SAN LEANDRO -- The school board and the City Council each have placed measures on the Nov. 2 ballot in the hopes that the city's voters will support tax increases. While the school board unanimously endorsed the city's Measure Z, the City Council has tabled its support of the school district's Measure M, pending a review of the matter by the city's rules committee.
Measure Z is a quarter-percent sales tax increase that would raise the city's sales tax rate from 9.75 percent to 10 percent if passed by 50 percent plus one of San Leandro voters. The city has been running budget deficits that have resulted in staff reductions and service cuts, so officials hope the quarter-percent increase will add an estimated $4 million a year to its general fund for the next seven years, when the increase is set to expire.
Measure M needs 55 percent approval to pass. It would raise property taxes in San Leandro by $25 per $100,000 of assessed property value to finance a $50.1 million bond that will pay for various physical improvements to the district's schools. Most notably, $16.1 million would go to build a sports complex at the aging Burrell Field where San Leandro High School's teams play. About $6 million would pay for a new swimming pool at the high school.
On Monday, the City Council was expected to endorse Measure M, but Councilwoman Joyce Starosciak, who is running for mayor, pulled the issue off the consent calendar, pointing out that a council guideline advises against taking positions on items that the city has not co-authored or co-sponsored. The council voted 4-3 to table the item until the city's rules committee can review the guideline Sept. 28.
On Tuesday, the school board voted 7-0 to endorse Measure Z. Before the vote, Councilman Jim Prola, who voted against tabling the council's endorsement of Measure M, told the board that Starosciak's motion to table it was "strange."
Prola pointed out that he and Mayor Tony Santos are on the rules committee and guaranteed that he would vote to endorse Measure M if the item came back to the council at its meeting Oct. 4.

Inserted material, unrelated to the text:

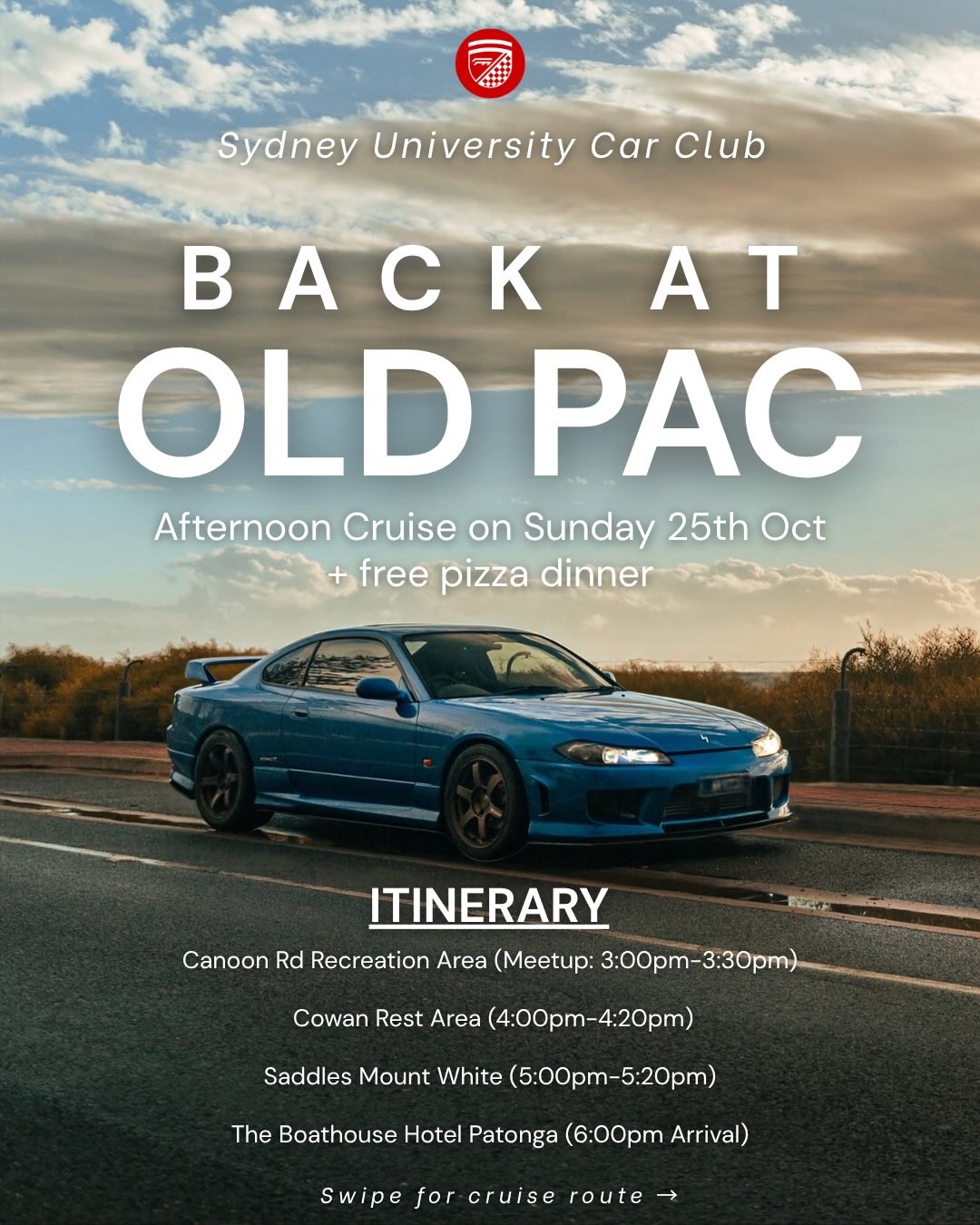Back at Old Pac — JDM car meet in Sydney, NSW on Sunday 25 October 2026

Prola told the board that if Measure Z does not pass, the city would be forced to eliminate a school resource officer, a fire truck and nine firefighters, and recreation programs. He said the Mulford-Marina and Manor branches of the library might close, as well as city swimming pools.
"Measure Z and M are both about protecting and maintaining the type of community that we want to live in," he said.
School board trustees all spoke in favor of Measure Z. Board President Mike Katz-Lacabe called the sales tax increase "regressive," but said that he supported it because it was best for the community, and best that the board and council work together.